AFTER: There is a time and a place for big-budget, action-packed, and mind-numbing films and Fast & Furious 6 is it. As a newcomer to the franchise I wasn’t familiar with the characters or their stories, but that doesn’t really matter. While you could probably glean more with familiarity, Fast & Furious 6 is a great film as-is because it does one thing and one thing only: amaze.
I wouldn’t have thought that cars crashing, engines revving, and guns blazing for two straight hours could retain my attention. Surely there’s some point where the action is just enough and you can’t process anymore. Not true here. In fact, it felt as if each subsequent action scene raised the bar and was even more exhilarating than the last all leading up to the final scene with a cache of vehicles ranging, quite wildly, in size. The reason I think this works in the film is that it’s based off a template. How original, I know, for a film to be some boilerplate, mass-produced thing. But the thing is, it doesn’t feel like some boring knock-off that we’ve seen a thousand times before. Fast & Furious 6 fills a specific niche and fills it extremely well. You have action, then a brief expositional exchange between characters, more action, rinse and repeat. It’s not wall-to-wall action nor is it the same with story. The action wouldn’t be good without some sort of a story, and the story - while not highly complex or thought provoking in any way - is still a story and provides purpose for all the action.
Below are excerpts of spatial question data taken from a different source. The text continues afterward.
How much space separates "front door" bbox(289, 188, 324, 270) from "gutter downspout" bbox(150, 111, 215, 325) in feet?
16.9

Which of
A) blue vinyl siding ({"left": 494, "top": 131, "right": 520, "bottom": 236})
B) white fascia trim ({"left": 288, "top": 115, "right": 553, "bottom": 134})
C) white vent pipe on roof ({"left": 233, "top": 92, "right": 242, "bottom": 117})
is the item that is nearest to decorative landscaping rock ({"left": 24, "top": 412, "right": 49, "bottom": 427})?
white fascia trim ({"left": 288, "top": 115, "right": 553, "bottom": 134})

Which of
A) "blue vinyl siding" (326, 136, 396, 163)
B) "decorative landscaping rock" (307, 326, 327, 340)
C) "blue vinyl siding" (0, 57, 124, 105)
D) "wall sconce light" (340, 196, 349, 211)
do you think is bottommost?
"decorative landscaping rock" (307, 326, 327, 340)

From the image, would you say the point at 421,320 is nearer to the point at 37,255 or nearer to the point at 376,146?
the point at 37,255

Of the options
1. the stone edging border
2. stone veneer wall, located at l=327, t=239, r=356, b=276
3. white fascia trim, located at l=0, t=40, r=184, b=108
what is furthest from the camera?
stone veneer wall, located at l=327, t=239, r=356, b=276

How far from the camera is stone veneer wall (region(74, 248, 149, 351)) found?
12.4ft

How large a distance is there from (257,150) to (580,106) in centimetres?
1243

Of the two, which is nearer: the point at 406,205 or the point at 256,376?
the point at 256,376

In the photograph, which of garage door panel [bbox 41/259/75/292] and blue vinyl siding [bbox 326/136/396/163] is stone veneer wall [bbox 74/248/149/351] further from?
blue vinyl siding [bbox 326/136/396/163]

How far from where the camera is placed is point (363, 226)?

All this being said, and as much as I was enthralled with seeing pure chaos and destruction for two hours, I must take issue with the story. I understand that this isn’t the strong suit of the film, and it doesn’t need to be, but even some minor tweaks could have gone a long way. I’m not looking for this to be the next Citizen Kane (as the go-to film of choice, but for something more modern, how about Inception), but it can’t ignore fundamental problems. First, why did Brian O’Conner (Paul Walker) need to go back to the U.S. to talk with the cartel leader Arturo Braga about Letty (Michelle Rodriguez). It didn’t seem to serve any purpose and the information Brian does gather is rendered moot in the next scene when Dominic Toretto (Vin Diesel) says he doesn’t care. And second, the big MacGuffin - a three ounce computer chip that can turn off an entire country’s power for a day - loses all importance at the end. The one thing holding this entire story together is this chip, and to just nonchalantly hand it off and really forget about it at the end is counterintuitive. Right now, there’s a lot of buildup as to what happens with this chip and then nothing. Just provide some sort of payoff and it won’t seem like it was a worthless thing to care about throughout the film.
Again, I have not seen any of the previous Fast & Furious films and a fan’s opinion might be wildly different from mine. What I know is that Fast & Furious 6 was a thrill ride from beginning to end and really surpassed my expectations of what a pure action film could be. The story is almost secondary here; the reason to watch is to be exhilarated by everything that happens on screen. But while this is a highly entertaining film that I recommend you see (and I will be going back to see the previous films now), it isn’t what I’d consider a great film because it doesn’t fully achieve that mind-numbing quality.
Fast & Furious 6 opens in theaters this Friday, May 24, 2013.